MADRID, Nov. 7 (Xinhua) -- The growing numbers of Chinese students in Spain can help European companies enter the competitive Chinese market, a group of experts agreed at a conference organized by the China Club (Spain) think tank and the Business Institute (IE) here in the Spanish capital.
"China is still full of mysteries for many Western companies," explained Eric Helgo-Schille, vice-president of the Global Alumni and Talent section, during the forum on Tuesday night.
The volume of trade between Spain and China was over 30,000 million U.S. dollars in 2017, making Spain China's sixth most important commercial partner inside the European Union, while China is Spain's largest non-EU trading partner.
This rapid increase in bilateral trade means companies are struggling to find staff with the skills to allow them to work in businesses involving the two countries.
Margaret Chen, founder and honorary President of the China Club (Spain), told Xinhua that there are currently not enough workers in Spain with the qualifications to fill the needs.

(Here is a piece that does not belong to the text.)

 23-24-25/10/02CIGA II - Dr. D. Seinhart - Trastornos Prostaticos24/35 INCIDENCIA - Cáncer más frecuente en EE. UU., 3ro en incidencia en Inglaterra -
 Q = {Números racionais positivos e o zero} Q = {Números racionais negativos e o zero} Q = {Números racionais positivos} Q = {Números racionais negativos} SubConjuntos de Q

"We have to be able to work well to retain these talents for Spain and China and we have to motivate more talented youngsters to come and work for both nations," she explained.
Latest figures show that 8,464 Chinese students studied in Spain in 2017 and Chen believes the current panorama is very favorable for them.
"It is very important for us to offer good conditions, because things have changed. A long time ago people accepted jobs with low wages, but it is much harder these days to attract talent."
"We have to listen to experts who can explain how to get the best educated people working in commerce between Spain and China," said Chen.
Fernando de Zavala, an expert who works for headhunting company Zavala Civitas, said "the demand and the market for executives has been increasing in countries such as Spain, Portugal and China since 2016. However, it has reached a ceiling when it comes to finding executive talent and it is a very competitive market."
De Zavala highlighted the importance for candidates to be able to speak Spanish, Chinese and also English, while Juan Diaz-Andreu, executive director of the MBIT School, believed that future positions will be closely linked to new technologies.
"You have to look for your dream job. You can't accept the first thing that comes along," he added.